13 Ağustos 2009 Perşembe

doğum günü

bugün çok sevdiğim arkadaşımın doğum günü doğum günün kutlu olsun canım.gerçi o çok önemsemiyor hatta kutlamak bile istemiyor ama ben farklı düşünüyorum ondan, çok seviyorum
hediye almayı neyse ben de evdeyim .dün mustafa sandalın konseri vardı çok sevmem onu ama performansı ve şarkıları çok iyiydi hatta kasetini almayı bile düşündüm .ortam çok güzeldi deniz kenarında dalgalı bir deniz ve romantik şarkılar ,arasıra dalgalar o kadar hızlanıyorduki bize kadar geliyordu serpintileri kısaca her şey güzeldi .konser bitince sahilde çay bahçesine oturup çay içtim eve döndüm.

### Aşağıdakileri tamamlayın
1. Günlük yazısına göre aşağıdaki soruları yanıtlayın, yanıtları soruların harfleriyle işaretleyin:
(a) Yazının tarihi nedir?
(b) Dün kimin konseri vardı?
(c) Konser ortamında ne tür şarkılar vardı?
2. Günlük yazısında konser bittikten sonra yapıldığı belirtilen eylemlerin tümünü sıralayın.

### Veri kümesi
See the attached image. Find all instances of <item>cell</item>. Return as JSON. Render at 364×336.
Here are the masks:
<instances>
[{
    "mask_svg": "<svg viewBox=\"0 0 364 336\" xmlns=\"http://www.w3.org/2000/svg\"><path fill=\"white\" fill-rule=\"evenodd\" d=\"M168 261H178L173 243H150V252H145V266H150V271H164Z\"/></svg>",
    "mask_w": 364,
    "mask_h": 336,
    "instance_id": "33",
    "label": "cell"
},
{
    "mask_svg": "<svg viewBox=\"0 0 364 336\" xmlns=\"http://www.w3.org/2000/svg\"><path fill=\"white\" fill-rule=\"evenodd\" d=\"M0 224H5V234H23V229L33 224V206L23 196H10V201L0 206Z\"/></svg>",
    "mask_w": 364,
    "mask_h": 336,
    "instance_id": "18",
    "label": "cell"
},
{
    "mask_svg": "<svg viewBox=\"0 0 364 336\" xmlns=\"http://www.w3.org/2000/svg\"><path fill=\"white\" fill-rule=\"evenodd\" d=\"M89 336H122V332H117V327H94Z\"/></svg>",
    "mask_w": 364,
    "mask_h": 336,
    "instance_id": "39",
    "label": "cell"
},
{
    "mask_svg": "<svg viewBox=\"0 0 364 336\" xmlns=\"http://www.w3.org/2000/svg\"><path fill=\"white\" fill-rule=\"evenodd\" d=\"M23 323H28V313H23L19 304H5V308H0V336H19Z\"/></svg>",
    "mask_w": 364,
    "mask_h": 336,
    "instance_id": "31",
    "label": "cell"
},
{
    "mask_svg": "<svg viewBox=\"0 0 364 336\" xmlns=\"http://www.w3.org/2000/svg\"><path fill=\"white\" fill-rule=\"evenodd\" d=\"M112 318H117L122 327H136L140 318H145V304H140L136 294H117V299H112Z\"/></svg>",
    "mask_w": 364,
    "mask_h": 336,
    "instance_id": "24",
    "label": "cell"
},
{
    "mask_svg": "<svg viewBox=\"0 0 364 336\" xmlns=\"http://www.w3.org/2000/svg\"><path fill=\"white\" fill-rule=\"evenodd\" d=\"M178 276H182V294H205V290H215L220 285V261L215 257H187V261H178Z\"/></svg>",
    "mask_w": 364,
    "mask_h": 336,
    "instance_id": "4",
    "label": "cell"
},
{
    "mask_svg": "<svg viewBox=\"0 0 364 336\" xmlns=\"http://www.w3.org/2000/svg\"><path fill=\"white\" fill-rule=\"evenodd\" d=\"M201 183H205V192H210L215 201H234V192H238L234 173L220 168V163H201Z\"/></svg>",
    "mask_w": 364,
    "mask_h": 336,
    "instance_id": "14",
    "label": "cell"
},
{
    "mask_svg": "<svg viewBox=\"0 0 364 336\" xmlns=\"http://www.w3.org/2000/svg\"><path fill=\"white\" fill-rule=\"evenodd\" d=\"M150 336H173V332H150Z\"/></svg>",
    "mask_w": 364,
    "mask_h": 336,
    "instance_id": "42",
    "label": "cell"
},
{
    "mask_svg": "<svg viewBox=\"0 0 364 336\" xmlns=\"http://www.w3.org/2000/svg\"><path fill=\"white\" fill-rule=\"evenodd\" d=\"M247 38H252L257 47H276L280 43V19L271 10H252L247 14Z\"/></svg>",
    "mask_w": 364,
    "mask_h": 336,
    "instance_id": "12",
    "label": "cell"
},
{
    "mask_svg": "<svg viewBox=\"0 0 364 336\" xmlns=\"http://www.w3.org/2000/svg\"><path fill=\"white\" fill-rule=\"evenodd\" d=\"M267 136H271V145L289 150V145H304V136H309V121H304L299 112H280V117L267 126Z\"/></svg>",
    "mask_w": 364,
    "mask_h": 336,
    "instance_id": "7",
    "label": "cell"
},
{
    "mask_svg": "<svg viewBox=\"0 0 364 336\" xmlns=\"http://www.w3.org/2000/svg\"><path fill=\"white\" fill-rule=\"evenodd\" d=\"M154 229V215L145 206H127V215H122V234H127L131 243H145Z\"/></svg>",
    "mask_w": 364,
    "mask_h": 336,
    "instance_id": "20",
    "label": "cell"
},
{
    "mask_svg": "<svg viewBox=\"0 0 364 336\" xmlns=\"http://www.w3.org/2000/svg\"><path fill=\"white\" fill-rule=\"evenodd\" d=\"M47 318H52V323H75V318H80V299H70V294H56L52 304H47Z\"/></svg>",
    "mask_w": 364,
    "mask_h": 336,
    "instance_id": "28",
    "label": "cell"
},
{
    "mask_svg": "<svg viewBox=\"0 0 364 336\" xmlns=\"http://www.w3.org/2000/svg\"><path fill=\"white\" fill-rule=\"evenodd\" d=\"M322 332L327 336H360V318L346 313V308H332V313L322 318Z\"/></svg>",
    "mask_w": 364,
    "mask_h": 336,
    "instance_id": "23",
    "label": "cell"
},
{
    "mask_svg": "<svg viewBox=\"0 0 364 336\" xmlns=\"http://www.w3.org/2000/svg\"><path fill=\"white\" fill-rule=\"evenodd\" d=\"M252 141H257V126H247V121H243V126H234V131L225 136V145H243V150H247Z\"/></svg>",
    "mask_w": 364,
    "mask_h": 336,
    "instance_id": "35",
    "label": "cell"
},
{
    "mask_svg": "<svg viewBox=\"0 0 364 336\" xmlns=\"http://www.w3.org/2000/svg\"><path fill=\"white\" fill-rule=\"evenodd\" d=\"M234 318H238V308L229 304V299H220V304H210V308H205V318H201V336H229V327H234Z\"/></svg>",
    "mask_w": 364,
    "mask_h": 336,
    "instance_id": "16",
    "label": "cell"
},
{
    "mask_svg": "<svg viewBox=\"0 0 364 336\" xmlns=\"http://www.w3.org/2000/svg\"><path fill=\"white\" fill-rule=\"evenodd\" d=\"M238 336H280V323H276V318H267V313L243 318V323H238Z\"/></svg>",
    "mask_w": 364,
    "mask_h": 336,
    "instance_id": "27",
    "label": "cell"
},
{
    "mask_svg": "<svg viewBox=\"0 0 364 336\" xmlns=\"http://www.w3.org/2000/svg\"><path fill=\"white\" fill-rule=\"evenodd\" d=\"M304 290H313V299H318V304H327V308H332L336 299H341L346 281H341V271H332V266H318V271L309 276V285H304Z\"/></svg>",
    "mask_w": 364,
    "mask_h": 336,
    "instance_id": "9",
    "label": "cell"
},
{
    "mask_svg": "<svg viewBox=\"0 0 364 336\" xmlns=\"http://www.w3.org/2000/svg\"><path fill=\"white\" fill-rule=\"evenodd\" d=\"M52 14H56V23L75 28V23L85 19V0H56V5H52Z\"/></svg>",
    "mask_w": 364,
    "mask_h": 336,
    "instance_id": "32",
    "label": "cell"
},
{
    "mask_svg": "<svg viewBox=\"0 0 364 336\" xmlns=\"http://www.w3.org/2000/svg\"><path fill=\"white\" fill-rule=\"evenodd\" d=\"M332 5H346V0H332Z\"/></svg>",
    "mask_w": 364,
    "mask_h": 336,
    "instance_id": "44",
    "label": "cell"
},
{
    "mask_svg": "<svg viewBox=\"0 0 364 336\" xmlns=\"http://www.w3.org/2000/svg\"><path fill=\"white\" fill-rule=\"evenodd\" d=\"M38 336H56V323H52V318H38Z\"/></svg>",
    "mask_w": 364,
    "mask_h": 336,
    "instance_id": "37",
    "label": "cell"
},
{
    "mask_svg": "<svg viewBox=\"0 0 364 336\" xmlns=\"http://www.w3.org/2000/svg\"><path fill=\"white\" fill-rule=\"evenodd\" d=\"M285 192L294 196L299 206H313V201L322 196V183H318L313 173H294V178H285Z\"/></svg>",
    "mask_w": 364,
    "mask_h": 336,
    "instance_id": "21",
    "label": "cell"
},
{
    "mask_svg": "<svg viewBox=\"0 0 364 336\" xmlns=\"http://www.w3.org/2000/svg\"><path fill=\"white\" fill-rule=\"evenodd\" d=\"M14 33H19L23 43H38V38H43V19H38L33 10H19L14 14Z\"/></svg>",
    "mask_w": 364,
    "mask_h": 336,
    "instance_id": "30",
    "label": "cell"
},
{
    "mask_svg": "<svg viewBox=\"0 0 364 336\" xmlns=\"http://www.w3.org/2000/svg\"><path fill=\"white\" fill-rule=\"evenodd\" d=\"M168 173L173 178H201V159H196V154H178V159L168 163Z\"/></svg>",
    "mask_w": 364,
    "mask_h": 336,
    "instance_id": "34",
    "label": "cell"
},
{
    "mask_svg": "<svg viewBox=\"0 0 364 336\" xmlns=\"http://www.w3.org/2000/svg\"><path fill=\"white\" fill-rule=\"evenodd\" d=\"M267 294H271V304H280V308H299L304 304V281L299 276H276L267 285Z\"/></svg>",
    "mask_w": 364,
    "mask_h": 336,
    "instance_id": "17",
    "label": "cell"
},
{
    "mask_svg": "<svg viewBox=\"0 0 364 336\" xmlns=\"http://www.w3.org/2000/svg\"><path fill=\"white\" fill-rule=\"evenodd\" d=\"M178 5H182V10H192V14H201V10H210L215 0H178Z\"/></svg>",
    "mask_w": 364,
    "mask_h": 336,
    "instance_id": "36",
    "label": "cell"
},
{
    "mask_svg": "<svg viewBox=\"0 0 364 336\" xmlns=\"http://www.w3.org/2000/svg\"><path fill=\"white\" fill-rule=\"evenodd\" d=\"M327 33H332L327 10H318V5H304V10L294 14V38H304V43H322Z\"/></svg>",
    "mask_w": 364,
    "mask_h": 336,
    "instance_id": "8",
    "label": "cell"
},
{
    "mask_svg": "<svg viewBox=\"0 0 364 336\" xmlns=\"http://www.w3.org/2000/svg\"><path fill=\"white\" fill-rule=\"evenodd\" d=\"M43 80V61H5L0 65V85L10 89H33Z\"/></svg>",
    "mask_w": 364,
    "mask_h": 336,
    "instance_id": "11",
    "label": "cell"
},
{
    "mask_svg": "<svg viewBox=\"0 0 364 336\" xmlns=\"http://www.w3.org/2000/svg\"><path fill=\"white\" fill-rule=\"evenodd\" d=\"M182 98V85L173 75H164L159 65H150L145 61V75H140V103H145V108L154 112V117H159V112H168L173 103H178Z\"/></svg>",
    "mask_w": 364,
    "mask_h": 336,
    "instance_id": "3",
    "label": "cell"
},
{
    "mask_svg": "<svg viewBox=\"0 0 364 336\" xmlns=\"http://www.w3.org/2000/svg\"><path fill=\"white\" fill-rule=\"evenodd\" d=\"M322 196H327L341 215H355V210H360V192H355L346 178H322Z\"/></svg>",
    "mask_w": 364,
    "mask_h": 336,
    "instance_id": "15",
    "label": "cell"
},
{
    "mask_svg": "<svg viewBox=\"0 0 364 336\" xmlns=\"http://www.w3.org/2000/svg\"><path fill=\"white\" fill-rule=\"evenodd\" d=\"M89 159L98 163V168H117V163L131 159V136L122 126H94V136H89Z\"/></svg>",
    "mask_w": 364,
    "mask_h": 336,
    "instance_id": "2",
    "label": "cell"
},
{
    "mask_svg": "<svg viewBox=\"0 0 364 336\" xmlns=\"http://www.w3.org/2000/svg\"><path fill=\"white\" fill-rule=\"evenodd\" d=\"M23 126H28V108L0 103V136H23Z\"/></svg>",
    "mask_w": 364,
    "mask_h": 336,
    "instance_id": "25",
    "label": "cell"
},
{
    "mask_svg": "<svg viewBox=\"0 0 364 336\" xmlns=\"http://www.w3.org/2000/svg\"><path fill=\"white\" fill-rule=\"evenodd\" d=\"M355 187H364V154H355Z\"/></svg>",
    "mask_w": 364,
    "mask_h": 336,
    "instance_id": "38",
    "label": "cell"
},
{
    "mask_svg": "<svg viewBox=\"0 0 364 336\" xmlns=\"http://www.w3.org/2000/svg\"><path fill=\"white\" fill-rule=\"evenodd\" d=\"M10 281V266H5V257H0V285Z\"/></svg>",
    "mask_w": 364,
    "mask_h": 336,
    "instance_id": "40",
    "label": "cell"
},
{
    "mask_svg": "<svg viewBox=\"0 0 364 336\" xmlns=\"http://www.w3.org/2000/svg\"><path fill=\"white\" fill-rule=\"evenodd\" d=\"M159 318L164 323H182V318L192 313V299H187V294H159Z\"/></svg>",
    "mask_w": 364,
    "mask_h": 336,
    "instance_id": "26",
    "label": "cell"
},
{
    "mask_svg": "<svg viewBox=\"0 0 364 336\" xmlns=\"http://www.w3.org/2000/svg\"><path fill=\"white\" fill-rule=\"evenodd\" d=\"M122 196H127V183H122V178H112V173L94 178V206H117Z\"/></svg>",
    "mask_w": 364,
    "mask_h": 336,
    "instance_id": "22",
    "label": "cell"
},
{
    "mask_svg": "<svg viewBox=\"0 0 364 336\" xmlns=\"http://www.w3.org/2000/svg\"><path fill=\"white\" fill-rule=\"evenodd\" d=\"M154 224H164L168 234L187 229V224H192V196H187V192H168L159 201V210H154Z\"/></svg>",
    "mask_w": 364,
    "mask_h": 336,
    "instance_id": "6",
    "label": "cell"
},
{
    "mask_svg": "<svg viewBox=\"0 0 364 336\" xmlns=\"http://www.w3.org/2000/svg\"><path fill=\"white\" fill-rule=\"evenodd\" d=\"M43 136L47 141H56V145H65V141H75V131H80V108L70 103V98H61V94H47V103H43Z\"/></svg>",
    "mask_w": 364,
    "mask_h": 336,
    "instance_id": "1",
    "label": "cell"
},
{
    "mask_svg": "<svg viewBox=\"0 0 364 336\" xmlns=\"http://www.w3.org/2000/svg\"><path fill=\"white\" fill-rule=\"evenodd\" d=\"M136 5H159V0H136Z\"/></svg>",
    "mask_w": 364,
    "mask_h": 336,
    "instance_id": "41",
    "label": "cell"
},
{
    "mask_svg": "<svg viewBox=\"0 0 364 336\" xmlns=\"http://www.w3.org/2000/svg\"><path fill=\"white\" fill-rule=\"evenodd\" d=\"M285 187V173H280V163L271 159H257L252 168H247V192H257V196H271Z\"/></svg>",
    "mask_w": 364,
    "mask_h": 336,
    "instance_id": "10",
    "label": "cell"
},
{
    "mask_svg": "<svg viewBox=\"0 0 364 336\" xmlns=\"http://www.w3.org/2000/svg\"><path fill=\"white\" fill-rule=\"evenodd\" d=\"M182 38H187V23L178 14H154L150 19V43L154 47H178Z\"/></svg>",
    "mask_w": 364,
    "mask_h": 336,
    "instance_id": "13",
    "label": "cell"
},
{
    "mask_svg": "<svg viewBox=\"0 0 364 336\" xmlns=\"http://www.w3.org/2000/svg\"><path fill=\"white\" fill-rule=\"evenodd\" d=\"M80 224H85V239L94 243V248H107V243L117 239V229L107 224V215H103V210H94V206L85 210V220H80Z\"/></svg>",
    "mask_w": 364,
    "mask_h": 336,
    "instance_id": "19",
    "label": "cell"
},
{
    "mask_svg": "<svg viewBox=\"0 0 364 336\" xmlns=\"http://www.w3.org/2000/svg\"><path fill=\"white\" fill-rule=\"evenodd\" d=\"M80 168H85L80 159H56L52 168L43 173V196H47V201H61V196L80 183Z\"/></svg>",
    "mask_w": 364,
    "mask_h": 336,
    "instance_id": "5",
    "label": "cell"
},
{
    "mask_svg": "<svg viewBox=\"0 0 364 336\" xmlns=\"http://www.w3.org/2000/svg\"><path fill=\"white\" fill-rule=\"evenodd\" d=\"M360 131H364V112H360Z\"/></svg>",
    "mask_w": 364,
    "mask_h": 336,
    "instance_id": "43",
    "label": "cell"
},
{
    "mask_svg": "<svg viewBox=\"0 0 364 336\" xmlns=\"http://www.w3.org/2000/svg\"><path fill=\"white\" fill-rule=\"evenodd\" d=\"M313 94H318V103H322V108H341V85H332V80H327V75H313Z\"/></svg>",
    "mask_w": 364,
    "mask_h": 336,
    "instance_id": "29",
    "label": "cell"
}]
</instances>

### Yanıt olarak
1.
(a) 13 Ağustos 2009 Perşembe
(b) Mustafa Sandal
(c) Romantik şarkılar

2.
- Sahilde çay bahçesine oturmak
- Çay içmek
- Eve dönmek